Kirk frowned at the news. Such behavior was completely uncharacteristic for the precise, punctual science officer. Kirk immediately was afraid something had happened to his Vulcan friend.
“Activate his tingler circuit. Send him the emergency recall signal,” Kirk ordered. “I’ll keep the communicator open. Let me know as soon as he acknowledges.”
“Tingler circuit?” Uhura asked curiously. “What’s that?”
“Another idea of the Cultural Bureau,” Kirk replied. “An audible signal on the communicators might create a problem in a crowded place, so they came up with a tiny implant that’s hooked into a branch of the wearer’s sciatic nerve.
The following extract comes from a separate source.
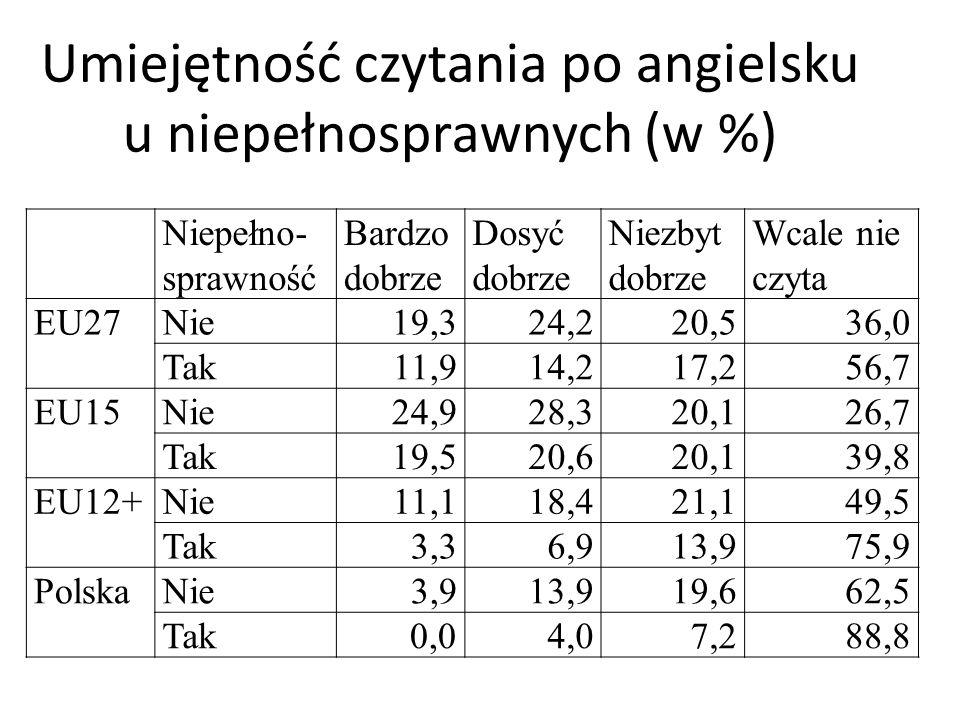 Umiejętność czytania po angielsku u niepełnosprawnych (w %) Niepełno- sprawność Bardzo dobrze Dosyć dobrze Niezbyt dobrze Wcale nie czyta EU27Nie19,32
When activated, it causes a tingling sensation. The wearer then finds a private place and answers the call. If that would take time, the communicator also includes a new circuit. By pushing a button, the wearer can at least acknowledge receiving the signal. But so far Spock has done neither,” Kirk finished on a worried note.
“Gadgets in the head, gadgets in the body,” grumbled Dr. McCoy. “By the time Survey gets through tucking gadgets inside of us, we’ll all be walking machines. I think…”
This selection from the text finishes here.